To characterize early adopters of efgartigimod, the first neonatal Fc receptor blocker approved for anti-acetylcholine receptor (AChR) antibody positive generalized myasthenia gravis (gMG) patients.
Quarterly survey fielded by an independent market intelligence agency specializing in tracking the neurology market, including benchmarking new launch metrics.
29% of surveyed neurologists reported prescribing efgartigimod within the first three months of commercial availability (efgartigimod early adopters).
Early adopters were more likely than non-adopters to report being neuromuscular specialists (42%, 9%), have a larger volume of gMG patients under their personal care (56, 28), and be self-reported prescribers of eculizumab (84%, 45%) and rituximab (90%, 60%) for gMG. Contact in the past month by an efgartigimod sales representative was higher for early adopters (53%, 23%), who were also more likely to agree that Vyvgart addresses a substantial unmet need in gMG (90%, 57%).

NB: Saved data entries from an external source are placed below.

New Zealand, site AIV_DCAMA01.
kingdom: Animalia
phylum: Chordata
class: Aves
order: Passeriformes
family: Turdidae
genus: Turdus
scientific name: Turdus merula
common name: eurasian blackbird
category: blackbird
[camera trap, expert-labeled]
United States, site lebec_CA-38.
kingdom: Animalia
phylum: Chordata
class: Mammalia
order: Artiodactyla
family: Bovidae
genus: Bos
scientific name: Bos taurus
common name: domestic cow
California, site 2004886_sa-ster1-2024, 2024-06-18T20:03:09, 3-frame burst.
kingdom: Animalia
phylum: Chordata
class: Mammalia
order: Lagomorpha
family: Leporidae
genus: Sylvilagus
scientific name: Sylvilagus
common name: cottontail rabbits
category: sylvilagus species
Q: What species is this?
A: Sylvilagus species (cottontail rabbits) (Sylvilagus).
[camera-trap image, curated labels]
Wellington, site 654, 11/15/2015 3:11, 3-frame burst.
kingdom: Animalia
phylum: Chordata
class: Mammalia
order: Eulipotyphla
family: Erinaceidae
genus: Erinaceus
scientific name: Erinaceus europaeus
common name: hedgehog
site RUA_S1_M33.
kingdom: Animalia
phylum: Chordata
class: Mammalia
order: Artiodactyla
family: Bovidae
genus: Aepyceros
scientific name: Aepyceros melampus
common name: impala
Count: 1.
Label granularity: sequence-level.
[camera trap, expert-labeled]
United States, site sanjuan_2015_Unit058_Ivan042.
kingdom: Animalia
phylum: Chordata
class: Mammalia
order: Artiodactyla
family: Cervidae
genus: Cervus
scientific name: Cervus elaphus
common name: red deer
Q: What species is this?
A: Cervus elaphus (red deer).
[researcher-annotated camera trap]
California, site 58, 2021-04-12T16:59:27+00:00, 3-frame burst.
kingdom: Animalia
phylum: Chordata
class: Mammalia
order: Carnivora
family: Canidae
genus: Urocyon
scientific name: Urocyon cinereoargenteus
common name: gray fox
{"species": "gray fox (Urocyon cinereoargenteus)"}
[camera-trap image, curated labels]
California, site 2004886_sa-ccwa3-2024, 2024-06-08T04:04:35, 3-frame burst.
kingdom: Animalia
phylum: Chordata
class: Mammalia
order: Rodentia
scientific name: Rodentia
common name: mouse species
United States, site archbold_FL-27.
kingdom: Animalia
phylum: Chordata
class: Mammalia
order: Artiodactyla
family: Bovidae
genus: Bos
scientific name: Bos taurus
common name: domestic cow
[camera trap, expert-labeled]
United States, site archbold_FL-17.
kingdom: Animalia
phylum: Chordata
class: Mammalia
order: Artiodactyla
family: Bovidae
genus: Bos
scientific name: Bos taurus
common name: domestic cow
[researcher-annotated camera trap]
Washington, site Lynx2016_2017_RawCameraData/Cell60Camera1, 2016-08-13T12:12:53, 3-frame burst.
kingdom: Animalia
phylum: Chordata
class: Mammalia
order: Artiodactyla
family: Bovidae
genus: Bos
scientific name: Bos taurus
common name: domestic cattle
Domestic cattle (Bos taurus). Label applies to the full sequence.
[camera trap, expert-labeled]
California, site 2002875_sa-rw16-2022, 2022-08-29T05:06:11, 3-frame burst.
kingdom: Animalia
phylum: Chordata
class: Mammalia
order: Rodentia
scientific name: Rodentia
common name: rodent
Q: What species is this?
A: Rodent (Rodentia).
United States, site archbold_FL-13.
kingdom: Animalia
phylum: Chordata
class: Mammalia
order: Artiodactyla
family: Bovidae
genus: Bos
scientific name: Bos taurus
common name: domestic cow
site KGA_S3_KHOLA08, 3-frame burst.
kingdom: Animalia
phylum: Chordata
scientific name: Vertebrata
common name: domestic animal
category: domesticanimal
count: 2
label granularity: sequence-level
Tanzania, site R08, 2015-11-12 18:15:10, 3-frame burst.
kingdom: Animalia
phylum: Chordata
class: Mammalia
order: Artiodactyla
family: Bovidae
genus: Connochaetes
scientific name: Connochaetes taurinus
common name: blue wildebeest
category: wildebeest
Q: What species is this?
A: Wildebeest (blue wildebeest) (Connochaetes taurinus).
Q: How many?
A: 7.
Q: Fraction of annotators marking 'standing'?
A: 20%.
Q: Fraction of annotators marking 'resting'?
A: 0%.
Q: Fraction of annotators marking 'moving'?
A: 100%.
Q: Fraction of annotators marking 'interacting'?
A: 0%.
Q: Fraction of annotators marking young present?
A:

Perceived barriers to use also differed between respondent groups: lack of familiarity (21%, 60%), concerns about safety (5%, 28%), and lack of appropriate patients (0%, 32%) were less likely to be mentioned by early adopters than non-adopters.
Regional distribution and primary practice setting did not differ between adopters and non-adopters, nor did reimbursement hassles as a perceived barrier to use (58%, 49%).
Analysis of efgartigamod early adopters suggests that the prescriber base is driven by specialists with a high volume of gMG patients, with comfort prescribing biologic therapies for gMG.